§ EXERCISE GOAL
Retype precisely the section of the data that starts at the line containing "How separated are" and runs to its final line, ends included.

§ PROVIDED RECORDS
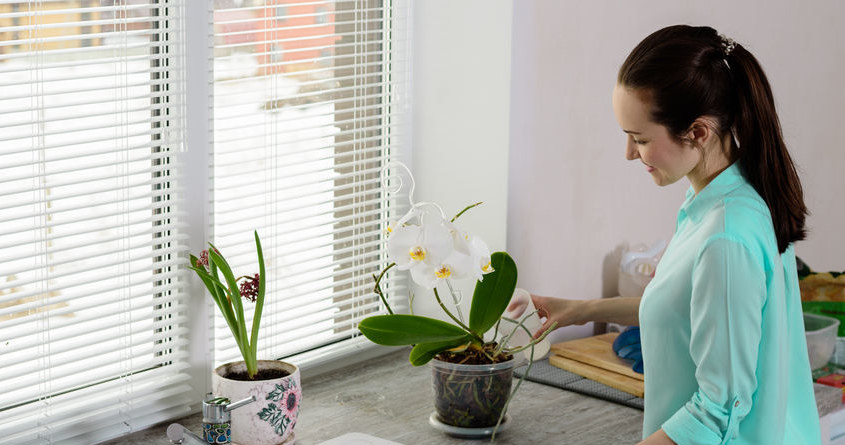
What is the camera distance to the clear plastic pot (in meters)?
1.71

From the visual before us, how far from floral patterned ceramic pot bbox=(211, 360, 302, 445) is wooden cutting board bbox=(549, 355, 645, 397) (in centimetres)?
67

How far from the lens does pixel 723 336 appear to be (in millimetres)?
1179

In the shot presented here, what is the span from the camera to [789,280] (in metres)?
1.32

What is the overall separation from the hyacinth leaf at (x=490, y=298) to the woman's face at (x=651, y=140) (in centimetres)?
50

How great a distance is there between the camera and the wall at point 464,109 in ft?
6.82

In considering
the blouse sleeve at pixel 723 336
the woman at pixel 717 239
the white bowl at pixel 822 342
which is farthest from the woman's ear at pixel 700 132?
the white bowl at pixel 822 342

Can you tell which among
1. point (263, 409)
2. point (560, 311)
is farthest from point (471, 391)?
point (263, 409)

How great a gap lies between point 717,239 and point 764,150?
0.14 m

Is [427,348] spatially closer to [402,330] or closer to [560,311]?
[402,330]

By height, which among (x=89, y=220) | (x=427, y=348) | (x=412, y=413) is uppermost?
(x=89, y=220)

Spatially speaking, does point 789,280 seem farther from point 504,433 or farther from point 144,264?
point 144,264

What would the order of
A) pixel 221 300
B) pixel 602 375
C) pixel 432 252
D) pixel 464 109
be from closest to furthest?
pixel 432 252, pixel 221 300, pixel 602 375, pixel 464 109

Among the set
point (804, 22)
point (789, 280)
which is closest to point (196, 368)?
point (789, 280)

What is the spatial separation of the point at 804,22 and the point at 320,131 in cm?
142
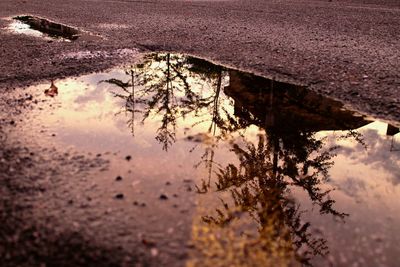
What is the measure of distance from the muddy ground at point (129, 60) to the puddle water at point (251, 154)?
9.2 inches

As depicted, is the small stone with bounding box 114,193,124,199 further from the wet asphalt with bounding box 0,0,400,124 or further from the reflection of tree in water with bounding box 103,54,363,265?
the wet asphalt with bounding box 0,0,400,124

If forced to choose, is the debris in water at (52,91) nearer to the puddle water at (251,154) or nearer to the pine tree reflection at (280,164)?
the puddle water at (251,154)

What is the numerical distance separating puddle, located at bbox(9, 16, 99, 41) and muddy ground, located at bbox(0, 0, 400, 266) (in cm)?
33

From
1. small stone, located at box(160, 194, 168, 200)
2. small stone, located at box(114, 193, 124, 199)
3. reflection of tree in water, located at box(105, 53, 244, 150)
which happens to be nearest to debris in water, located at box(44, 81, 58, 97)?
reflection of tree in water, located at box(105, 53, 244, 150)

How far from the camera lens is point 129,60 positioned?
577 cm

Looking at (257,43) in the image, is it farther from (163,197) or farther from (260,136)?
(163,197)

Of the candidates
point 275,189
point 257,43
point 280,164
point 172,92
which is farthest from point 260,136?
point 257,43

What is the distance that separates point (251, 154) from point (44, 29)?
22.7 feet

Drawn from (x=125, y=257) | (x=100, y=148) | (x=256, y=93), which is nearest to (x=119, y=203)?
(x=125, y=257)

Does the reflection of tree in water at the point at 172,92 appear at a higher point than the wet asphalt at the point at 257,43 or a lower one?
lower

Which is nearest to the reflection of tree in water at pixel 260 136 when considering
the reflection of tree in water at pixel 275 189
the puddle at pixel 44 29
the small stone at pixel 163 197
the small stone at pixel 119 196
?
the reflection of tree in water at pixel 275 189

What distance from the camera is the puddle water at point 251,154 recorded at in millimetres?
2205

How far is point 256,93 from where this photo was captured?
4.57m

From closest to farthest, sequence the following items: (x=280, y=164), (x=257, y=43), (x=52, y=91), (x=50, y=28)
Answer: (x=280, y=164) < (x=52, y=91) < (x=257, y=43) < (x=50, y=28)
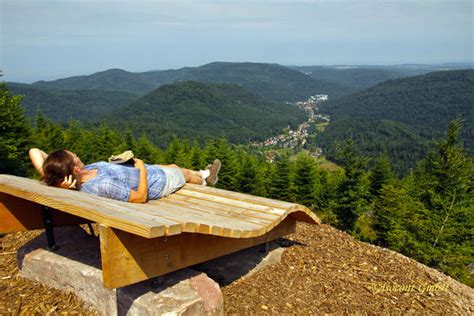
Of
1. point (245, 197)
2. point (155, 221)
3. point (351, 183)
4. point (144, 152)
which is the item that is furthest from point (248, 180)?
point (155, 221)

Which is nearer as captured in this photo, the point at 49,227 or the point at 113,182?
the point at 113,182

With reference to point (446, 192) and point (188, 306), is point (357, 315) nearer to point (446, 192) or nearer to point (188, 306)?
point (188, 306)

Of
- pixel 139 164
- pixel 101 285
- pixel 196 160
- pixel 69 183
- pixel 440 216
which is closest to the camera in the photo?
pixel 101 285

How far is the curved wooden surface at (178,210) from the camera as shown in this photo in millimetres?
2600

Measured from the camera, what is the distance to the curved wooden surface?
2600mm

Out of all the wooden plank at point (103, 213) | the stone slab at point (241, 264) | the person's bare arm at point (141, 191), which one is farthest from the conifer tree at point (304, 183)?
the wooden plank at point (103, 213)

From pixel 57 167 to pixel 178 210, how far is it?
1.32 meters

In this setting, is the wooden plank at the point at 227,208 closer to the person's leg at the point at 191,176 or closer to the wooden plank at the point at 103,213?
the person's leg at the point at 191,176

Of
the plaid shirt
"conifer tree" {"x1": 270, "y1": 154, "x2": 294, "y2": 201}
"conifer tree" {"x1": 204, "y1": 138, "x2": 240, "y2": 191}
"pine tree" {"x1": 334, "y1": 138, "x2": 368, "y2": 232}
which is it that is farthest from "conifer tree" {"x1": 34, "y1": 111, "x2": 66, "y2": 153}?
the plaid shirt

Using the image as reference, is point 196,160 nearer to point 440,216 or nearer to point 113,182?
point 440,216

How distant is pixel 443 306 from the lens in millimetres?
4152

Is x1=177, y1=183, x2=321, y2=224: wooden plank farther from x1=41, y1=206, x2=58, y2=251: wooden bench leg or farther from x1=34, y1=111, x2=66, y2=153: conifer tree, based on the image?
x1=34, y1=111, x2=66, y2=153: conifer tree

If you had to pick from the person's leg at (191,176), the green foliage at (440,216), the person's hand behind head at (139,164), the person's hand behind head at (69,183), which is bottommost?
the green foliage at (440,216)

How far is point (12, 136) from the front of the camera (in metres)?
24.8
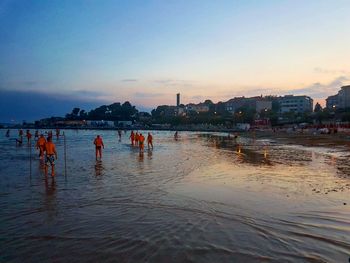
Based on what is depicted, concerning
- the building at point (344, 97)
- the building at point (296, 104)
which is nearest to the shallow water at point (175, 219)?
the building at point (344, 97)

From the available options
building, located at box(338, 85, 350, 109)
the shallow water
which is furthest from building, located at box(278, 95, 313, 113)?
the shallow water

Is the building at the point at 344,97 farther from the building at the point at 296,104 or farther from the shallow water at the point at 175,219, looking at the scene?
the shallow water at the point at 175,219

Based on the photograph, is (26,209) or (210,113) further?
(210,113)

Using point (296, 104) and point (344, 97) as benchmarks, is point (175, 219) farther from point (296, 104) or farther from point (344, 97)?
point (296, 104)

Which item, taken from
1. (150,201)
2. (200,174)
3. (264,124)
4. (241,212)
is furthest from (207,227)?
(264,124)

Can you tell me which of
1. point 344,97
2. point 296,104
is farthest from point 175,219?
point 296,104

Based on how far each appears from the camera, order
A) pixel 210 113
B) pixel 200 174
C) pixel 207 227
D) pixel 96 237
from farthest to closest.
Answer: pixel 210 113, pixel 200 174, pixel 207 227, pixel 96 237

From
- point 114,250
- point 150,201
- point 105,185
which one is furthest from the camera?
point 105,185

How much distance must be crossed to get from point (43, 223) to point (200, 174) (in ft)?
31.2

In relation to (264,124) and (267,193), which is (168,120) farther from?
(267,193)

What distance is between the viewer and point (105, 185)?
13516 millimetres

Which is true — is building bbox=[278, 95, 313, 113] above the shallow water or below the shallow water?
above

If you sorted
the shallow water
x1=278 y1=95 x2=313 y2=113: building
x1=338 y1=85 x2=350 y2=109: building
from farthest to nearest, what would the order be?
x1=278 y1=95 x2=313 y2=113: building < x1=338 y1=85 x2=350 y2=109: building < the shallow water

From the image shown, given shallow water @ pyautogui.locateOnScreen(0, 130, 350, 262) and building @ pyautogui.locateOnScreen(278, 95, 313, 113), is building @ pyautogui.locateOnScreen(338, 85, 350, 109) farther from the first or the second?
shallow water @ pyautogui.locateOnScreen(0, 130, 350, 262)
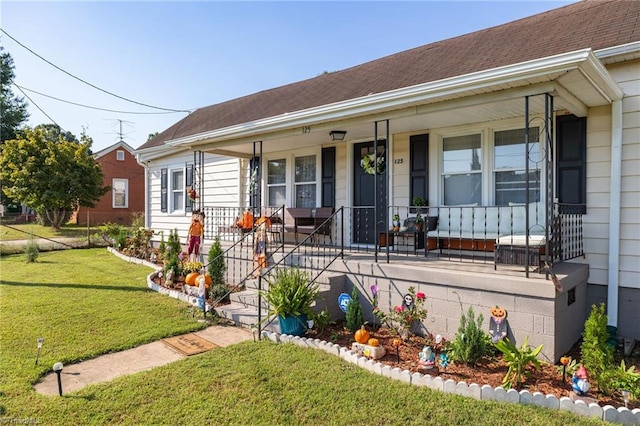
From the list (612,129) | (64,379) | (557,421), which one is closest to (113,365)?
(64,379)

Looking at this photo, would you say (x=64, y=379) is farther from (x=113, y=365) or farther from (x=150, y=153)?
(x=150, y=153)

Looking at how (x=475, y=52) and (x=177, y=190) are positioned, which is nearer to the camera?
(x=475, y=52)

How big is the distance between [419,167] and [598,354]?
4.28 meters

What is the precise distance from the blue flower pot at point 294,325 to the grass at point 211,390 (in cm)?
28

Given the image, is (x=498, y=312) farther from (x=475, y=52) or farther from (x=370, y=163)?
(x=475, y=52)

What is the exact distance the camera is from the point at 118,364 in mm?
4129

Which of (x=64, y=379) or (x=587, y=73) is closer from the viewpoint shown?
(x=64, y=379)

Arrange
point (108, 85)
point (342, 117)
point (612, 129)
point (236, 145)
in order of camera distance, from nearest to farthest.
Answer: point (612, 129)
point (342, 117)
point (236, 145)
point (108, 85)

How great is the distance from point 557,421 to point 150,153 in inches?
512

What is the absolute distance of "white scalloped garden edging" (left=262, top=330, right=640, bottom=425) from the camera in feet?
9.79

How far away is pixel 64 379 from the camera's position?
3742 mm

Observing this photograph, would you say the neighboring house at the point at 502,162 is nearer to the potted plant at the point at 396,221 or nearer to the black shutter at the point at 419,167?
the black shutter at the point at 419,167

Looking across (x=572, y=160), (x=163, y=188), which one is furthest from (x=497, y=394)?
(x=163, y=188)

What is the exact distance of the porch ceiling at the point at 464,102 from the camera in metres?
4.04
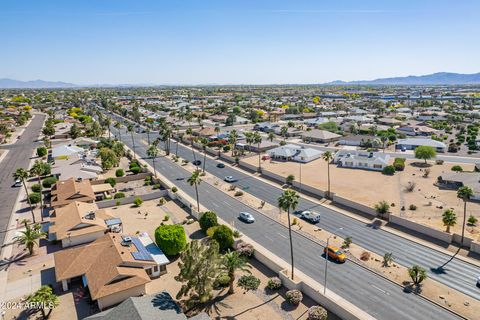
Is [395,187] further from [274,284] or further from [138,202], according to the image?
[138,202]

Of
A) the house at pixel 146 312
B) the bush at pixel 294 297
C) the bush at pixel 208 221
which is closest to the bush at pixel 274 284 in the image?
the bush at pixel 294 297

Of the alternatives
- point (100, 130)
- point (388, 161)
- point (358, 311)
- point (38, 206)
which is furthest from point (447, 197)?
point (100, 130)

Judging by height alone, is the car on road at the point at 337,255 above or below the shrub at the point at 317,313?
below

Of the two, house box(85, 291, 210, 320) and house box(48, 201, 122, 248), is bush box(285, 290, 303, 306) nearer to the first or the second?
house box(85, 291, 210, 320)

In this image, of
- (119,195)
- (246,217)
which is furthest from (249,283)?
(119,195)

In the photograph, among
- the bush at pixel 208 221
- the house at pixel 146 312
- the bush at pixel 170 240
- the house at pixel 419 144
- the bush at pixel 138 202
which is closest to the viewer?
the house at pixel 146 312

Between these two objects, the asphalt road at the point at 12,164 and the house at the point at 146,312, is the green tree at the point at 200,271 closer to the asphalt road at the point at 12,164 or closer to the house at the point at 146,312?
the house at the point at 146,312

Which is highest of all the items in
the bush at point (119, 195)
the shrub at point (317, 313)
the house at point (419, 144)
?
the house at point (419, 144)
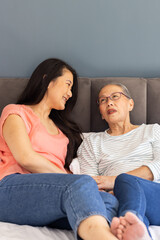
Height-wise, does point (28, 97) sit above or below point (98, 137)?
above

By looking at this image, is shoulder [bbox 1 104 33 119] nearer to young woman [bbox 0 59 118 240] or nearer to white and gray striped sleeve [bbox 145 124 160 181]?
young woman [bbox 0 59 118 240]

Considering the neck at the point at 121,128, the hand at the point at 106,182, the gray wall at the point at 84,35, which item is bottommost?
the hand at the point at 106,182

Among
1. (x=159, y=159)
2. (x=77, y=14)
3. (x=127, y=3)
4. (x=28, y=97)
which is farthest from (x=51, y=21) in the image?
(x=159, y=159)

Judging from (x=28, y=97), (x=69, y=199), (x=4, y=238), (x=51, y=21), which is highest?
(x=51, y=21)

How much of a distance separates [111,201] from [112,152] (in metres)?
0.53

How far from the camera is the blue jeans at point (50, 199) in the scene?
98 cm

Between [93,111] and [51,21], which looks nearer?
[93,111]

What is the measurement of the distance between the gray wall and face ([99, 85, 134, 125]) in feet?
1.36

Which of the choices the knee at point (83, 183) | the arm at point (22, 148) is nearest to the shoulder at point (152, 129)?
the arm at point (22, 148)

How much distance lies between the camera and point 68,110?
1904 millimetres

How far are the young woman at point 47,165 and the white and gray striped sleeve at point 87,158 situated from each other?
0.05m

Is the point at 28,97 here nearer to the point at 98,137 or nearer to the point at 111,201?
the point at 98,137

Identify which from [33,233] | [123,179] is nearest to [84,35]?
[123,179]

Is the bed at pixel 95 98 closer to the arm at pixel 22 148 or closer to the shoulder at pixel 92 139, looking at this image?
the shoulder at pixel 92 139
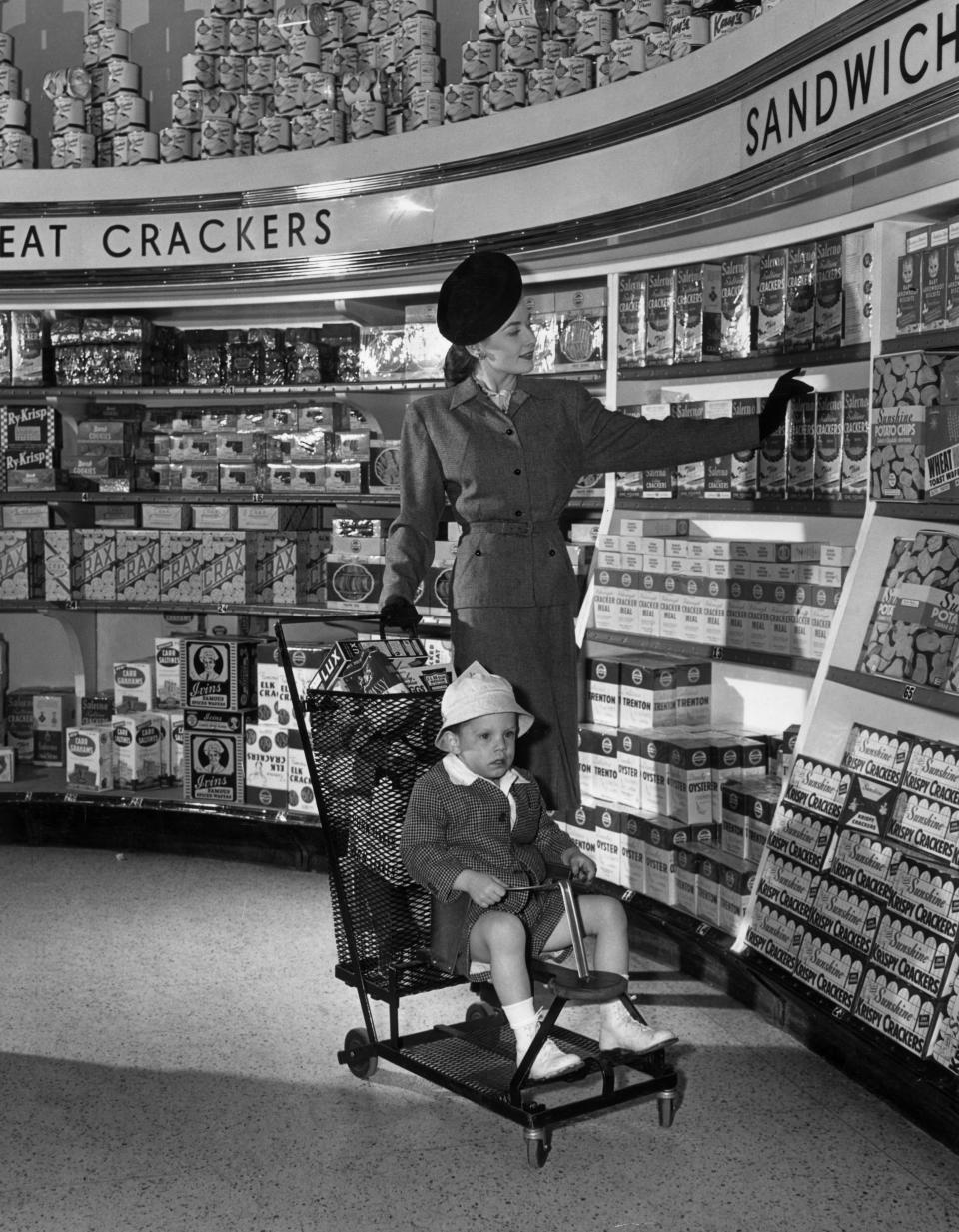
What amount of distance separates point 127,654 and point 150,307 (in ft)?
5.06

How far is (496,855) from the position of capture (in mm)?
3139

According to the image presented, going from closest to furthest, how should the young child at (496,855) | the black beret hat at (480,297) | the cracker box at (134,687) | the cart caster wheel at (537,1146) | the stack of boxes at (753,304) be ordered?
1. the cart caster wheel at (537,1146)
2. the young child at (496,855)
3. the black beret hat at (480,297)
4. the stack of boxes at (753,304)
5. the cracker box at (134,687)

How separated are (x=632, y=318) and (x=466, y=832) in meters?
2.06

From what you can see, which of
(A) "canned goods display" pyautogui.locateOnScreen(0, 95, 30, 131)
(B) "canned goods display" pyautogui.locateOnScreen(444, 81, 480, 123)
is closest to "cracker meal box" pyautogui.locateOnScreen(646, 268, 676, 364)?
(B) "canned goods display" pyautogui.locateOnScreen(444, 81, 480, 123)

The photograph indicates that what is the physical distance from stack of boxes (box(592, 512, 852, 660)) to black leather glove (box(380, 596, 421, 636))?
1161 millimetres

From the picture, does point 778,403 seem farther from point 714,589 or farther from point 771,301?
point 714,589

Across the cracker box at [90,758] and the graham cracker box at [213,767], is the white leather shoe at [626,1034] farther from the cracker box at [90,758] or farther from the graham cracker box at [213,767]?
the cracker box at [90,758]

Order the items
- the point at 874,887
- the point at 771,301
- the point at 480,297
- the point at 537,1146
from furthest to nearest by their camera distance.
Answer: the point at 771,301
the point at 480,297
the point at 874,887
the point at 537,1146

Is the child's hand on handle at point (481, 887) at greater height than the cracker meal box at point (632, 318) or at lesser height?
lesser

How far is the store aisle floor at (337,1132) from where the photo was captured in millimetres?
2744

§ SOLUTION TO THIS EXERCISE
How separated are (x=632, y=318) and (x=466, y=832) in meters?
2.06

From what you can see, which of
(A) "canned goods display" pyautogui.locateOnScreen(0, 95, 30, 131)
(B) "canned goods display" pyautogui.locateOnScreen(444, 81, 480, 123)
is closest to "cracker meal box" pyautogui.locateOnScreen(646, 268, 676, 364)?
(B) "canned goods display" pyautogui.locateOnScreen(444, 81, 480, 123)

The photograph indicates that what is the physical distance from stack of boxes (box(592, 512, 852, 660)) to black leather glove (box(380, 596, 421, 636))?
1161 millimetres

From the picture, does point 778,403 seem farther from point 714,589 or farther from point 771,301?
point 714,589

Across the cracker box at [90,758] and the graham cracker box at [213,767], is the white leather shoe at [626,1034] farther from the cracker box at [90,758] or farther from the graham cracker box at [213,767]?
the cracker box at [90,758]

Order the items
- the point at 874,887
- the point at 771,301
- the point at 480,297
- the point at 537,1146
from furthest to nearest by their camera distance.
Answer: the point at 771,301
the point at 480,297
the point at 874,887
the point at 537,1146

Is the child's hand on handle at point (481, 887) at greater height than the cracker meal box at point (632, 318) or at lesser height?
lesser

How far is the store aisle floor at (337,1132) from where the photo was captured in millimetres?
2744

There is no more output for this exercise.